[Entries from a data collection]
<<<<

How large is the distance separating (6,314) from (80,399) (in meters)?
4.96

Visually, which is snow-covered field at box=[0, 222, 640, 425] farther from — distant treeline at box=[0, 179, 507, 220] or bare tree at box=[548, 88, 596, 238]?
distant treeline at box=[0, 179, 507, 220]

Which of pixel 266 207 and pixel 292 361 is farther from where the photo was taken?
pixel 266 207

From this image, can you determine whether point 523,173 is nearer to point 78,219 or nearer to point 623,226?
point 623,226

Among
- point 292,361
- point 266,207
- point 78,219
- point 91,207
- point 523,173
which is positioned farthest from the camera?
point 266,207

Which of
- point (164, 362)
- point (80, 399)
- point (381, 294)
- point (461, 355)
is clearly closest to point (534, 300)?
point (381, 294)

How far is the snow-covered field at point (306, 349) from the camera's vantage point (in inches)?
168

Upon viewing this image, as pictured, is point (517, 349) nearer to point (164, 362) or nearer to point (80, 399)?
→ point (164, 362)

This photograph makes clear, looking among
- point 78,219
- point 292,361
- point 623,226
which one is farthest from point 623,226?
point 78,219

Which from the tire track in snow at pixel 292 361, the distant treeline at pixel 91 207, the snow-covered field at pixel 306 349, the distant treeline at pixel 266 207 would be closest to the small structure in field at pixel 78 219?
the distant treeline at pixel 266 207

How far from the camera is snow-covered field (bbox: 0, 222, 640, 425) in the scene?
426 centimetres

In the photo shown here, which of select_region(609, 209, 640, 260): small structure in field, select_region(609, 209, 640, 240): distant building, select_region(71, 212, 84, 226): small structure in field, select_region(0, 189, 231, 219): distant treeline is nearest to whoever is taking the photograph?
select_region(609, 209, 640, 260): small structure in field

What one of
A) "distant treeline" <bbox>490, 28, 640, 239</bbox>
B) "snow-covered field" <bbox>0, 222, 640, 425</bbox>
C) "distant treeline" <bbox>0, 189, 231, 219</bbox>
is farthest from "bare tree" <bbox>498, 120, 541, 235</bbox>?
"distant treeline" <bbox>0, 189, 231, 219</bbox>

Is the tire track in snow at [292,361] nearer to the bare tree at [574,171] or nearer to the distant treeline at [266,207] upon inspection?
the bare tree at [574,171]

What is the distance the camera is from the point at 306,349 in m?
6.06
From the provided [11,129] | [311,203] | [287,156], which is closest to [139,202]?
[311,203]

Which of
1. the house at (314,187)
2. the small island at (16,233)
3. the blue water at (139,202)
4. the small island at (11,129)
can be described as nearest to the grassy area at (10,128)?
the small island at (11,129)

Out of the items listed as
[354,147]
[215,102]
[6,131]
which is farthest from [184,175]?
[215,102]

>>>>

To be done: Can you lay out every line of the entries, starting at the line that contains "Out of the items listed as" and stopping after the last line of the entries, as a Markdown table with the columns Row and Line, skipping blank lines?

Exercise result:
| Row | Line |
|---|---|
| 1 | Out of the items listed as |
| 2 | [354,147] |
| 3 | [215,102] |
| 4 | [6,131] |
| 5 | which is farthest from [184,175]? |
| 6 | [215,102] |